━━━━━ DOCUMENT PASSAGE
RIFFS “Hip Hop”

This visdev image landed me the first commercial I ever directed, back in 1993 at Colossal Pictures. I can’t remember if we competed with other studios for this spot, or if the client had already decided on Colossal, but it was the classic advertising-biz story of “We want it to look like a Bentley but cost like a Hyundai, and we need it yesterday.”

The agency clients were attracted by work on the Colossal Pictures demo reel directed by Mike Smith. Specifically, the complex lighting effects in his spots for NIKE, which they felt might fit their ad set at a rock concert (for a Canadian snack food). However, the technique they liked was far beyond their budget, and besides, Mike Smith was either unavailable or uninterested. 

..so they got me instead. 

I tried to pack as much info into my storyboard as I possibly could, including a colour script. Thankfully the client liked it, and then we were off, with 8 weeks to deliver the finished spot. Back then, it took about 12 weeks to complete a fancy animated commercial with all the bells and whistles, like the clients wanted; animated on ONES, on 16-field paper, layers of shadow & highlight mattes, shot in multiple camera passes, some of them with diffusion, and elaborate multi-pass camera moves (called bipacks).

To save time & money on this spot, it was animated on twos, on regular 12-field paper, there were only two shots that used bipack camera moves, and the rest were done in-camera, and we ditched the shadow pass and just burned in highlights with ONE extra camera-pass. But thanks to the fantastic work by Carter Tomassi (Colossal Pictures’ head of animation camera) we managed to get a great, deliberately grainy, hand-held concert footage look (Carter spent many years as a real life rock photographer, so he knew exactly what I was going for). I’m ashamed to admit it, but it was only when working with Carter Tomassi, that I finally realised how much value a creative camera person brings to animation. In fact, Colossal Pictures was the studio that taught me that anyone on the project can elevate the material, as happened every day in every department of that powerhouse little creative studio.
━━━━━━━━━━
━━━━━ DATA SHOWN
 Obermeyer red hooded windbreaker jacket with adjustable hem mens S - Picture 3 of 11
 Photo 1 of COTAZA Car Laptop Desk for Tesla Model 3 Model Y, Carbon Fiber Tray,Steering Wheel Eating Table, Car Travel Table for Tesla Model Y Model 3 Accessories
━━━━━━━━━━
## [WORK ITEM]
Could you restate the RIFFS commercial post between "The agency clients" and "got me instead.", inclusive, swapping "budget" for "price range"?

## [EXERCISE RESULT]
The agency clients were attracted by work on the Colossal Pictures demo reel directed by Mike Smith. Specifically, the complex lighting effects in his spots for NIKE, which they felt might fit their ad set at a rock concert (for a Canadian snack food). However, the technique they liked was far beyond their price range, and besides, Mike Smith was either unavailable or uninterested. 

..so they got me instead.